:: Given problem ::
Pick out each line in the items below that contains the string "black" with the same capitalization, and copy those lines.
═══ Exercise data
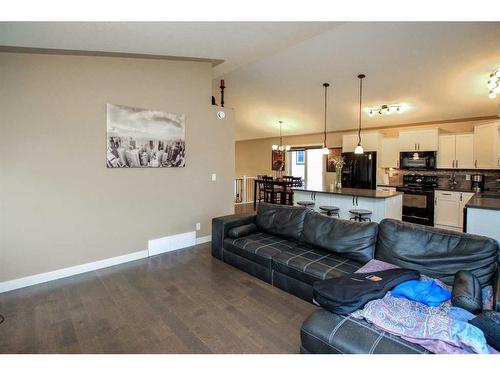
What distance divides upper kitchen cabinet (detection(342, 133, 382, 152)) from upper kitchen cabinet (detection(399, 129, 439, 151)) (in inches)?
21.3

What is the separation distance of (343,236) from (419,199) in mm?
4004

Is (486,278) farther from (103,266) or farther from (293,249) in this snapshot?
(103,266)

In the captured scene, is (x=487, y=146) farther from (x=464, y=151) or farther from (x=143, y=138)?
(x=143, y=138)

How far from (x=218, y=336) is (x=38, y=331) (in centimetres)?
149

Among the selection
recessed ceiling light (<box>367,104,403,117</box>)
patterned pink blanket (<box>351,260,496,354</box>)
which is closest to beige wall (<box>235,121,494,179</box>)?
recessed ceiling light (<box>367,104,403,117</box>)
══════
═══ Exercise data
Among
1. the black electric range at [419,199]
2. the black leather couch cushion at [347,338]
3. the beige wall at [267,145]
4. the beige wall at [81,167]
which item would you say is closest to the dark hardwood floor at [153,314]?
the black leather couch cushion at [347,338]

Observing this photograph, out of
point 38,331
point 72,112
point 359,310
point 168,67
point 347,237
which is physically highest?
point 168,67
══════
═══ Exercise data
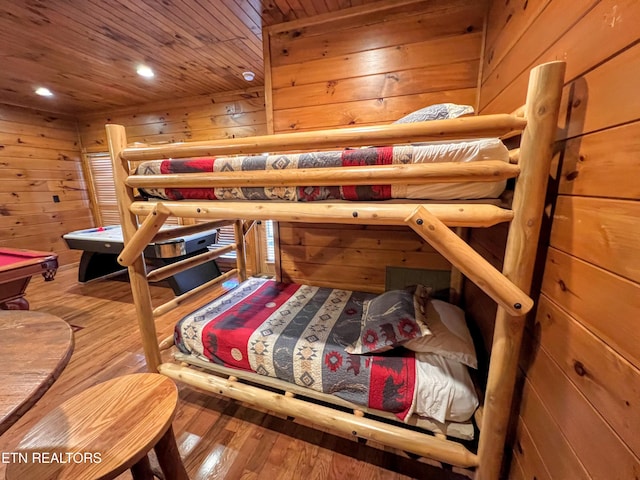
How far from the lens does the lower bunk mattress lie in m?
══════
:: Solution for this task ::
1. the black electric range at [419,199]
2. the black leather couch cushion at [347,338]
the black leather couch cushion at [347,338]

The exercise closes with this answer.